Eylül Ayı Sanayi Üretimi Verilerine İlişkin Değerlendirmemiz


n Eylül ayında sanayi üretimi (arındırılmamış) yıllık bazda %7.9 düşüşle beklentilerin çok üzerinde bir gerileme gösterdi. Genel piyasa medyan beklentisi %3.0 azalışa işaret ederken, bizim beklentimiz ise %5.0 azalış yönündeydi. Yıllık artış hesaplamasını anketlerle sağlıklı karşılaştırma için daha fazla sayıda katılımcının tahmin gönderdiği mevsim ve takvim etkisinden arındırılmamış ham veri üzerinden yapmaktayız. Hatırlanacağı gibi, Ağustos’taki sert artışa ihtiyatlı yaklaşmış bunun Temmuz ayındaki aşırı zayıflığın bir telafisi gibi göründüğünü söylemiştik. Aşağıda da ayrıntılı değindiğimiz gibi, yıllık değişimde gözlenen sert dalgalanmalar üretimde bir momentum değişiminden çok büyük ölçüde yıllar arasındaki işgünü farkından kaynaklanıyor. Bu bağlamda, Eylül ayında imalatçı sektörlerin ana girdisi olan “enerji ve altın hariç ara malı ithalatının” geçen yılın aynı ayına göre %23 gibi sert bir oranda daralması, aynı ayın sanayi üretimi açısından beklentilerimizi aşağı çeken bir gelişme olmuştu, gerçekleşmenin bu beklentiyi doğruladığı görülüyor.

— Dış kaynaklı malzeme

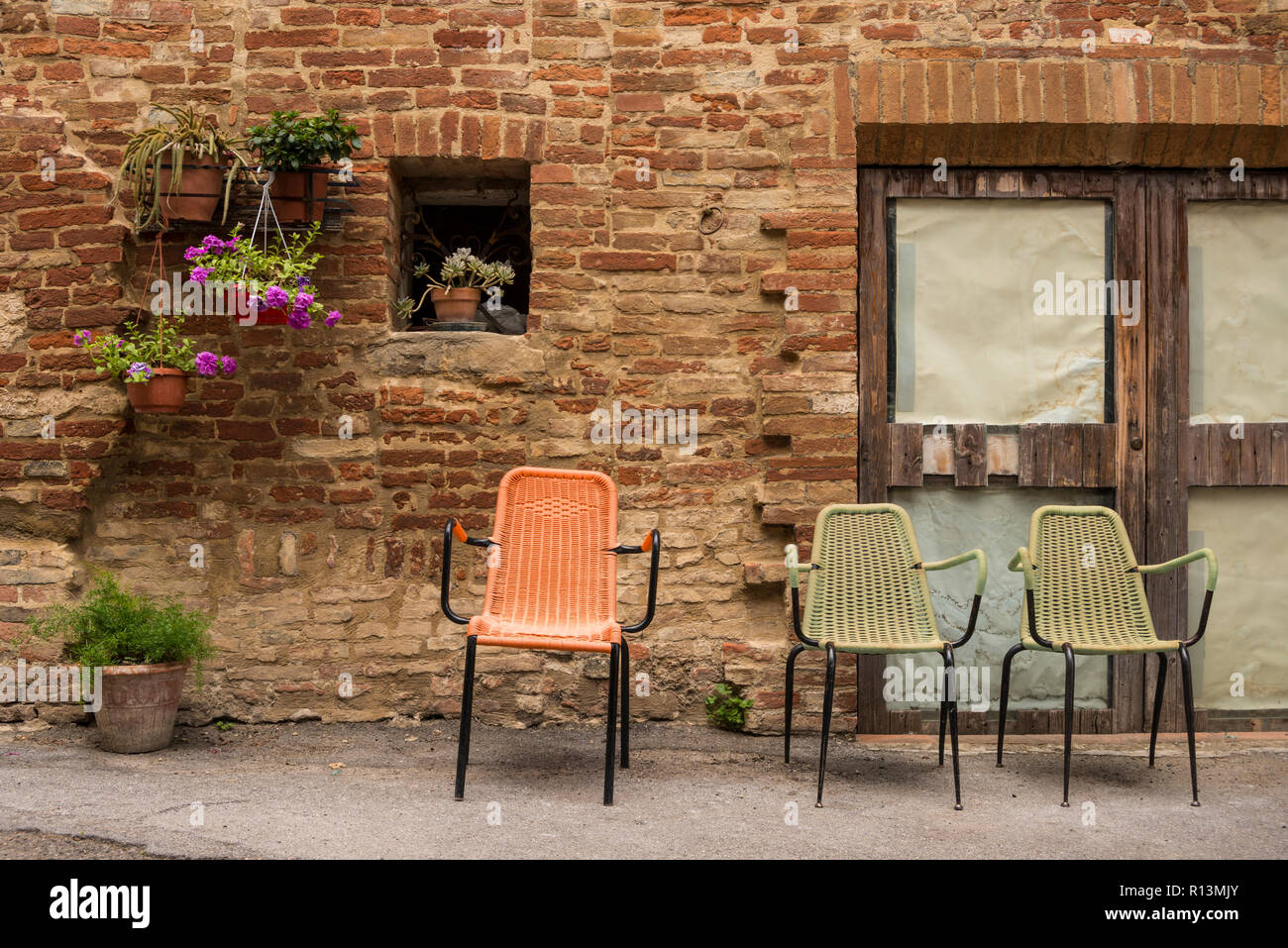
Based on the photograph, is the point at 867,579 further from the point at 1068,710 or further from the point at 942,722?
the point at 1068,710

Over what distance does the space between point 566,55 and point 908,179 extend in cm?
152

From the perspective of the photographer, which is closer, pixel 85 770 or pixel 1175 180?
pixel 85 770

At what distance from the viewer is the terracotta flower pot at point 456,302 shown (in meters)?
4.44

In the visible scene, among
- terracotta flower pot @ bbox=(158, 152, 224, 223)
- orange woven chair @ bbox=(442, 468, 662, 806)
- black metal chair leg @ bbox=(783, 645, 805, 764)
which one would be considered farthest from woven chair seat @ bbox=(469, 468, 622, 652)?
terracotta flower pot @ bbox=(158, 152, 224, 223)

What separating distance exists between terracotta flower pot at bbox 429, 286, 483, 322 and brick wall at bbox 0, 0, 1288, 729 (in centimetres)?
21

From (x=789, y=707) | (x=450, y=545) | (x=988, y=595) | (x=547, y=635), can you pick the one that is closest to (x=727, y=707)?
(x=789, y=707)

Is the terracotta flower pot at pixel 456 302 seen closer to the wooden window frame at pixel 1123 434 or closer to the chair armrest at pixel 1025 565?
the wooden window frame at pixel 1123 434

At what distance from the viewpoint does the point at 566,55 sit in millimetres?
4367

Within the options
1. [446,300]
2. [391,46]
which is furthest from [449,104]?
[446,300]

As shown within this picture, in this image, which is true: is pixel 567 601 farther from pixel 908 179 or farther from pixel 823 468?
pixel 908 179

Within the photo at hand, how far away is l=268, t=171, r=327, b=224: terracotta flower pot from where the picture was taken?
4.13 metres

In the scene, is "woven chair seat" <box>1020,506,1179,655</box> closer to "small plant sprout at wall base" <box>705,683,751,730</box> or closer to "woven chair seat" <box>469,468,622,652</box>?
"small plant sprout at wall base" <box>705,683,751,730</box>

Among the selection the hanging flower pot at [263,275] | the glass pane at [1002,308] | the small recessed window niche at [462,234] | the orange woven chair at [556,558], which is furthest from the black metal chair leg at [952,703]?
the hanging flower pot at [263,275]

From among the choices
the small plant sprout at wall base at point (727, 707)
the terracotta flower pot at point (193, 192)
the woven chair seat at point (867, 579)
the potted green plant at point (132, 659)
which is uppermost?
the terracotta flower pot at point (193, 192)
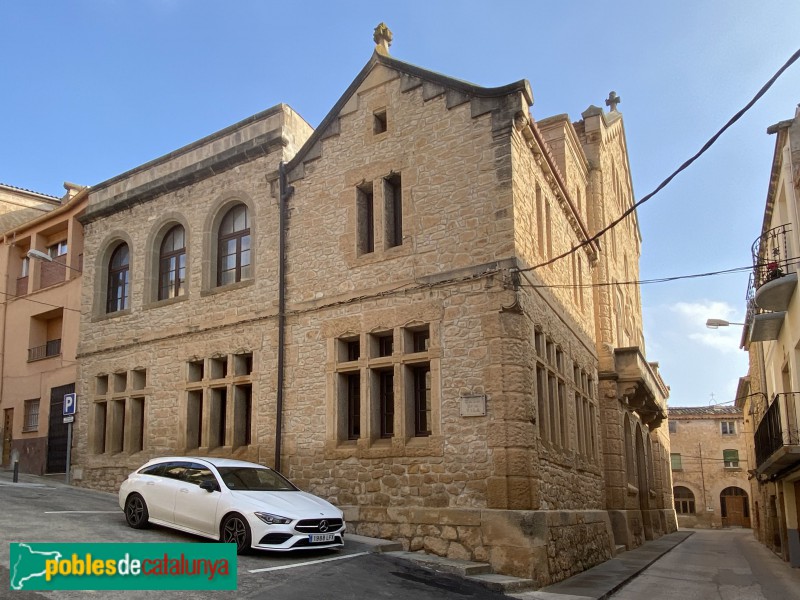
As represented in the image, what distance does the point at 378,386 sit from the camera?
1512cm

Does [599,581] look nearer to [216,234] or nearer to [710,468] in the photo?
[216,234]

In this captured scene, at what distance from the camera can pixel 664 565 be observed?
1931cm

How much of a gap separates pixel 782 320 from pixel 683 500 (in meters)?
41.0

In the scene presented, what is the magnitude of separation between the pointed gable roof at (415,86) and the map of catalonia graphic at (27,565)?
9.94 m

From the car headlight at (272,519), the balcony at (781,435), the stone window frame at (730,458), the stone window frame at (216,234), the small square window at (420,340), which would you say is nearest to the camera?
the car headlight at (272,519)

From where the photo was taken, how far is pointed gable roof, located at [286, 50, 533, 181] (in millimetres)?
14500

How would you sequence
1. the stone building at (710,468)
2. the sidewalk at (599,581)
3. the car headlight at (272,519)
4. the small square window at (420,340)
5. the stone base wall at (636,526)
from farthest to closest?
the stone building at (710,468), the stone base wall at (636,526), the small square window at (420,340), the sidewalk at (599,581), the car headlight at (272,519)

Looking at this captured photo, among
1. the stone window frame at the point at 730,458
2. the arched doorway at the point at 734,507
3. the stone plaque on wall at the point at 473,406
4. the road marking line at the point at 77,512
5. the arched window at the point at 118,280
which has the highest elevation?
the arched window at the point at 118,280

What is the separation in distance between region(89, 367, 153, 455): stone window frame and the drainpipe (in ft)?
14.3

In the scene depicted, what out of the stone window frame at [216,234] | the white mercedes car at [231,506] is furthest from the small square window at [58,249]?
the white mercedes car at [231,506]

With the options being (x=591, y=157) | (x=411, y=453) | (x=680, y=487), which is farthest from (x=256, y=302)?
(x=680, y=487)

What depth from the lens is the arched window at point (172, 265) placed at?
63.1 feet

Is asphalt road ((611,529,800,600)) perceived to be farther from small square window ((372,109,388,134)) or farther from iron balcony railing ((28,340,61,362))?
iron balcony railing ((28,340,61,362))

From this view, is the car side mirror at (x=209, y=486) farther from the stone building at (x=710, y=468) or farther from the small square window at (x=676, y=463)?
the small square window at (x=676, y=463)
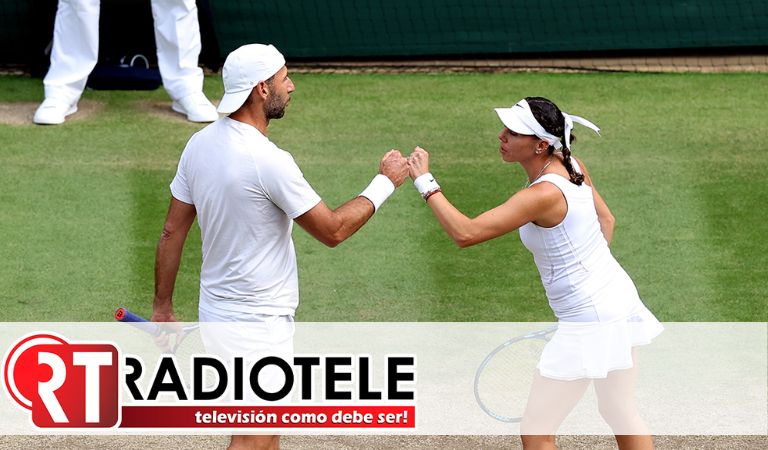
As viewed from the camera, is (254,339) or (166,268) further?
(166,268)

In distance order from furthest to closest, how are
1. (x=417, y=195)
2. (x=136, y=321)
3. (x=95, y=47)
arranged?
(x=95, y=47), (x=417, y=195), (x=136, y=321)

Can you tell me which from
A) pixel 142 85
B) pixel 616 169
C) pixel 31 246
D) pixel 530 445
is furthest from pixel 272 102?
pixel 142 85

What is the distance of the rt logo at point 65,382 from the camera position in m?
6.46

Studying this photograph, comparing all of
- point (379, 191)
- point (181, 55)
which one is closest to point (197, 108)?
point (181, 55)

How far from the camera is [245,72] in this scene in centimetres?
523

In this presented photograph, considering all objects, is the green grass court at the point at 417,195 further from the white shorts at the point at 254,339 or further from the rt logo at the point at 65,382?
the white shorts at the point at 254,339

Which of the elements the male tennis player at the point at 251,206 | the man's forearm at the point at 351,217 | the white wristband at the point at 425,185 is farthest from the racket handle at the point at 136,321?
the white wristband at the point at 425,185

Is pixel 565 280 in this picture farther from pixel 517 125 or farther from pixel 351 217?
pixel 351 217

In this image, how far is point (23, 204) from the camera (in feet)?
30.7

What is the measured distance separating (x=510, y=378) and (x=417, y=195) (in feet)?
9.96

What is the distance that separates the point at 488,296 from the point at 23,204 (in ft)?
11.2

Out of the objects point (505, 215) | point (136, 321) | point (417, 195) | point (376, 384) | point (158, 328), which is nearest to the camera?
point (505, 215)

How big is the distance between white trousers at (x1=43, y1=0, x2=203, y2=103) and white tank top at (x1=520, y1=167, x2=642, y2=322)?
19.3 feet

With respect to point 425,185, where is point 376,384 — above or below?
below
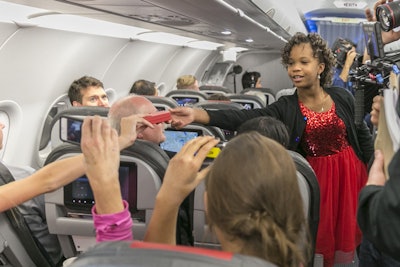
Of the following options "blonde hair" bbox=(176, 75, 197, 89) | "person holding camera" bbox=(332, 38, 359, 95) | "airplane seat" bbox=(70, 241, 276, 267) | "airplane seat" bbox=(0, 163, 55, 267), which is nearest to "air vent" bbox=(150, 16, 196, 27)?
"person holding camera" bbox=(332, 38, 359, 95)

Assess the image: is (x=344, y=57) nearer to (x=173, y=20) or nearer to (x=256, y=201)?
(x=173, y=20)

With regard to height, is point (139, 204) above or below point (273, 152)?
below

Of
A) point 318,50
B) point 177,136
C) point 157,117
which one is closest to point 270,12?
point 177,136

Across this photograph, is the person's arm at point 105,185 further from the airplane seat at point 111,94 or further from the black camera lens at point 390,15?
the airplane seat at point 111,94

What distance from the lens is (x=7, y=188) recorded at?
1.94 m

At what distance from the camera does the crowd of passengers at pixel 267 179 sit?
122 cm

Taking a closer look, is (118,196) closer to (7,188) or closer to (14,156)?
(7,188)

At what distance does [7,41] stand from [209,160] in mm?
3059

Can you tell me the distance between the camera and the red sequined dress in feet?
9.67

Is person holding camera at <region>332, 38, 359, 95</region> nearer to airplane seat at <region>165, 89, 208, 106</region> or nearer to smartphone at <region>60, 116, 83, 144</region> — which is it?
smartphone at <region>60, 116, 83, 144</region>

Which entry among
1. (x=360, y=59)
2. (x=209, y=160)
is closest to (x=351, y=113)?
(x=360, y=59)

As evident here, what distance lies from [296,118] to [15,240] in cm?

n TÜİK’in açıkladığı şekliyle, takvim etkisinden arındırılmış sanayi üretim endeksinde yıllık bazda %2.8 artış gösterdi. Böylece, aylık endekslerdeki oynaklık nedeniyle trend açısından daha net görüntü verdiğini düşündüğümüz, takvim etkisinden arındırılmış endeksin üç aylık hareketli ortalamasının yıllık değişimi, önceki aya göre sert azalışla %3.3 seviyesine geriledi. Daha önce, çalışma günü farklılıkları nedeniyle arındırılmış ve arındırılmamış veriler arasındaki belli aylarda önemli farklar oluşabildiğini ve Eylül’de çalışma günü sayısının geçen yıla göre çok düşük olması nedeniyle bu farkın belirgin olarak hissedileceği bir ay olacağını söylemiştik. Ekim’de ise bu etki bu kez işgünü fazlalığı nedeniyle ters yönde (artış) gözlenecektir.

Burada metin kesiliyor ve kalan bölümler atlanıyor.